PLoS ONE 6(3): e17905. 2011.

Anne Caroline Krefis, Norbert Georg Schwarz, Bernard Nkrumah, Samuel Acquah, Wibke Loag, Jens Oldeland, Nimako Sarpong, Yaw Adu-Sarkodie, Ulrich Ranft, and Jürgen May

“Malaria belongs to the infectious diseases with the highest morbidity and mortality worldwide. As a vector-borne disease malaria distribution is strongly influenced by environmental factors. The aim of this study was to investigate the association between malaria risk and different land cover classes by using high-resolution multispectral Ikonos images and Poisson regression analyses. The association of malaria incidence with land cover around 12 villages in the Ashanti Region, Ghana, was assessed in 1,988 children <15 years of age. The median malaria incidence was 85.7 per 1,000 inhabitants and year (range 28.4–272.7). Swampy areas and banana/plantain production in the proximity of villages were strong predictors of a high malaria incidence. An increase of 10% of swampy area coverage in the 2 km radius around a village led to a 43% higher incidence (relative risk [RR] = 1.43, p<0.001). Each 10% increase of area with banana/plantain production around a village tripled the risk for malaria (RR = 3.25, p<0.001). An increase in forested area of 10% was associated with a 47% decrease of malaria incidence (RR = 0.53, p = 0.029).

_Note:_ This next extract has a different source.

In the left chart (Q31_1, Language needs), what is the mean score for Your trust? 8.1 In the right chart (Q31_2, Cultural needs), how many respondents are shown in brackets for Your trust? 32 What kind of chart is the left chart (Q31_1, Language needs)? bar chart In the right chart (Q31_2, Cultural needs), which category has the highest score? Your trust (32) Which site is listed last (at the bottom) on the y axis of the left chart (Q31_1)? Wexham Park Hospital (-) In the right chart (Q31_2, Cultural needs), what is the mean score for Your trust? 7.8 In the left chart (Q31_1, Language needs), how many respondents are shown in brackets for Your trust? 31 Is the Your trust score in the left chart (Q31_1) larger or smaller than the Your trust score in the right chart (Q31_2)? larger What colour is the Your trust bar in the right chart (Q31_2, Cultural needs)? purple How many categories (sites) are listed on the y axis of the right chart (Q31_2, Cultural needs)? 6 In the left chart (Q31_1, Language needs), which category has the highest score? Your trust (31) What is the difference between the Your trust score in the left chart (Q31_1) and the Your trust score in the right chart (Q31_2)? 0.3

“Distinct cultivation in the proximity of homesteads was associated with childhood malaria in a rural area in Ghana. The analyses demonstrate the usefulness of satellite images for the prediction of malaria endemicity. Thus, planning and monitoring of malaria control measures should be assisted by models based on geographic information systems.”

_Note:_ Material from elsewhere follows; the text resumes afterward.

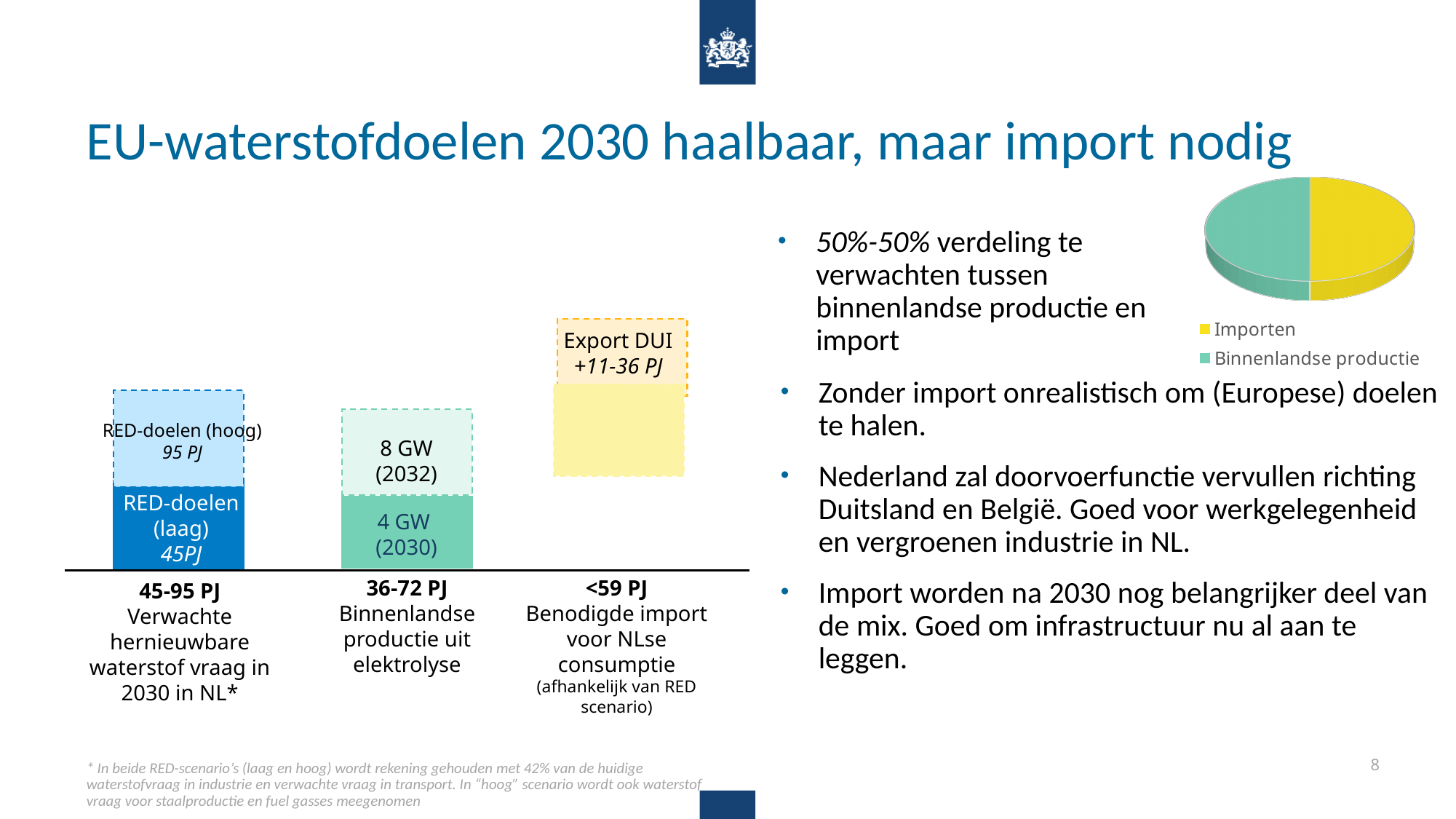
In the bar diagram on the left, what range is printed under the bar for Binnenlandse productie uit elektrolyse? 36-72 PJ In the pie chart at the top right, what share of the pie does the Importen slice take? 50% In the bar diagram on the left, what value is printed under the bar for Benodigde import voor NLse consumptie? <59 PJ In the pie chart at the top right, how many entries does the legend list? 2 In the pie chart at the top right, which colour represents Importen? yellow In the bar diagram on the left, what value is printed in the Export DUI box? +11-36 PJ In the bar diagram on the left, how many bars are shown along the baseline? 3 What kind of chart is shown in the top right of the slide, next to the bullet points? pie chart In the pie chart at the top right, which legend entry is shown in green? Binnenlandse productie In the pie chart at the top right, what share of the pie does the Binnenlandse productie slice take? 50% In the bar diagram on the left, what value is printed for RED-doelen (hoog)? 95 PJ In the bar diagram on the left, what value is printed for RED-doelen (laag)? 45PJ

Development of Open Source Functionality for the Analysis and Visualization of Remotely Sensed Time Series

GeoViz: Linking Geovisualization with Spatial Analysis and Modeling, 10-11 March 2011, Hamburg, Germany

Connie A. Blok, Ulanbek D. Turdukulov, Raul Zurita-Milla, Bas Retsios, and Martin Schouwenburg

“The GEONETCast data dissemination system delivers low cost environmental data to users worldwide. Long time series of images from various satellites can be obtained to study dynamic phenomena. To explore the dynamics, displaying the images as animation with few controls is a common practice. However, some problems need to be addressed. We present how the current approach to animate time series of satellite images can be improved by pre-processing (pixel co-registration and resampling data from satellites with different spatio-temporal resolution), by analytical functionality (detecting features of interests and feature tracking) and by enriching the visualization environment with more interactive functions. But even then, animations still lead to information overload. We discuss our attempts to reduce this problem, and describe the resulting software component that is fully dedicated to visual exploration and analysis of dynamic phenomena and will be added to the open source ILWIS software.”